* **Task statement**
Below are the entries; give again exactly the lines from the one mentioning "Medium sized modern" through the one mentioning "Short red glitter", inclusive.

* **Data**
◇ ◇ ◇

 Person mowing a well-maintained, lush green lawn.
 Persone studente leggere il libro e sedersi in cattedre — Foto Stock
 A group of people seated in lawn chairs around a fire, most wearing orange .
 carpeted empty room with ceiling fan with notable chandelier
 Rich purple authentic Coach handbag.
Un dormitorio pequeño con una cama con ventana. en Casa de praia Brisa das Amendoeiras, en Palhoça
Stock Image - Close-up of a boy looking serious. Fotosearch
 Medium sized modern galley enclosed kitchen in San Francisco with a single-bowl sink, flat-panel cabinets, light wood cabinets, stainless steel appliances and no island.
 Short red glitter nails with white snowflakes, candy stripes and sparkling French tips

◇ ◇ ◇

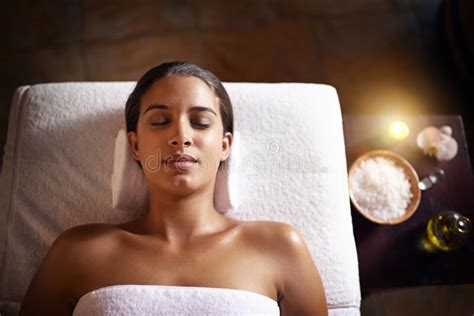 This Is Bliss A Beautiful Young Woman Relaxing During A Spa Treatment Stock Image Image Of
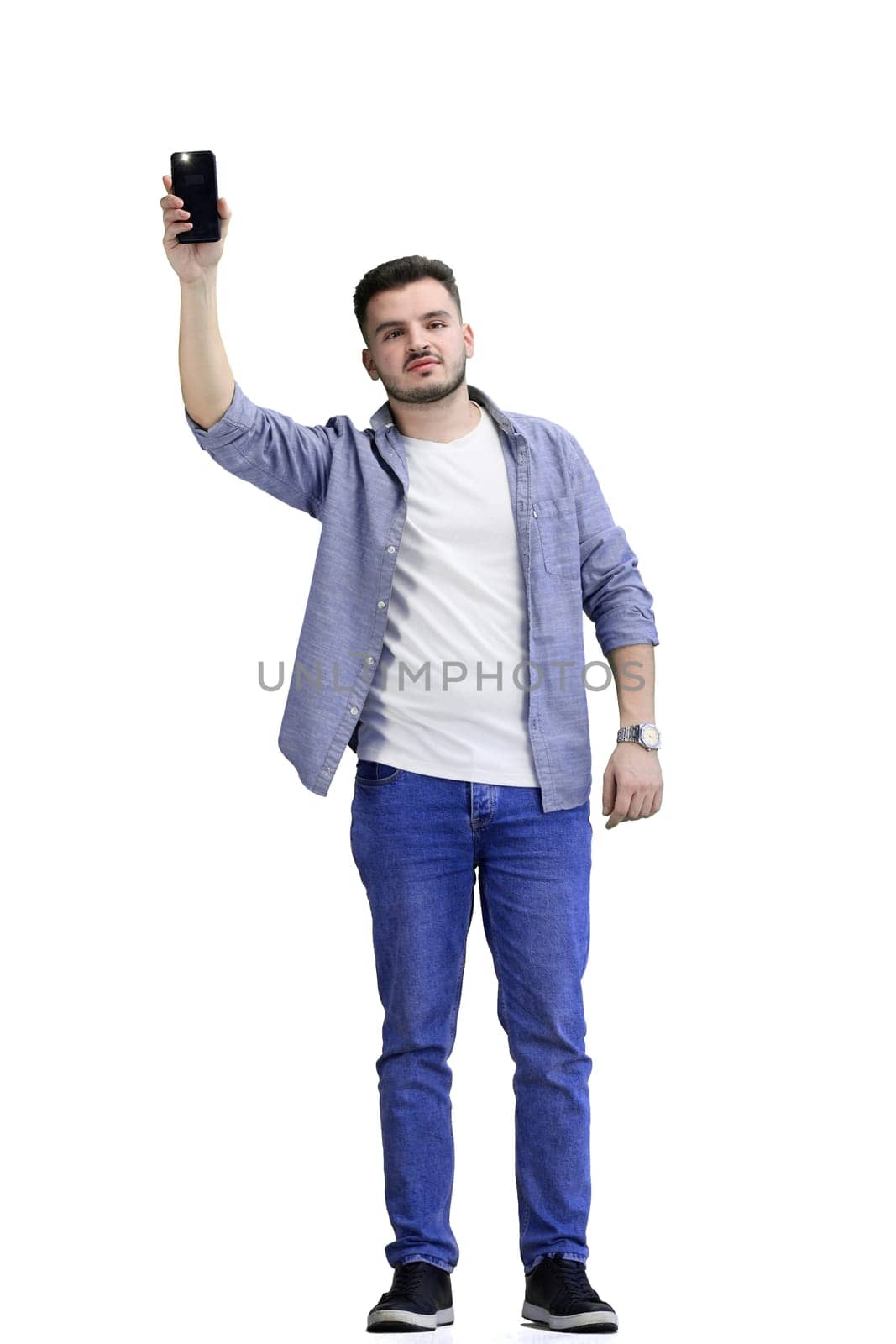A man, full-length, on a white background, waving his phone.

◇ ◇ ◇

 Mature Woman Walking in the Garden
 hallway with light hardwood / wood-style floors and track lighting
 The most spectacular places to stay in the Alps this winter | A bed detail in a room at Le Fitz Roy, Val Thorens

◇ ◇ ◇

* **The answer**
 Medium sized modern galley enclosed kitchen in San Francisco with a single-bowl sink, flat-panel cabinets, light wood cabinets, stainless steel appliances and no island.
 Short red glitter nails with white snowflakes, candy stripes and sparkling French tips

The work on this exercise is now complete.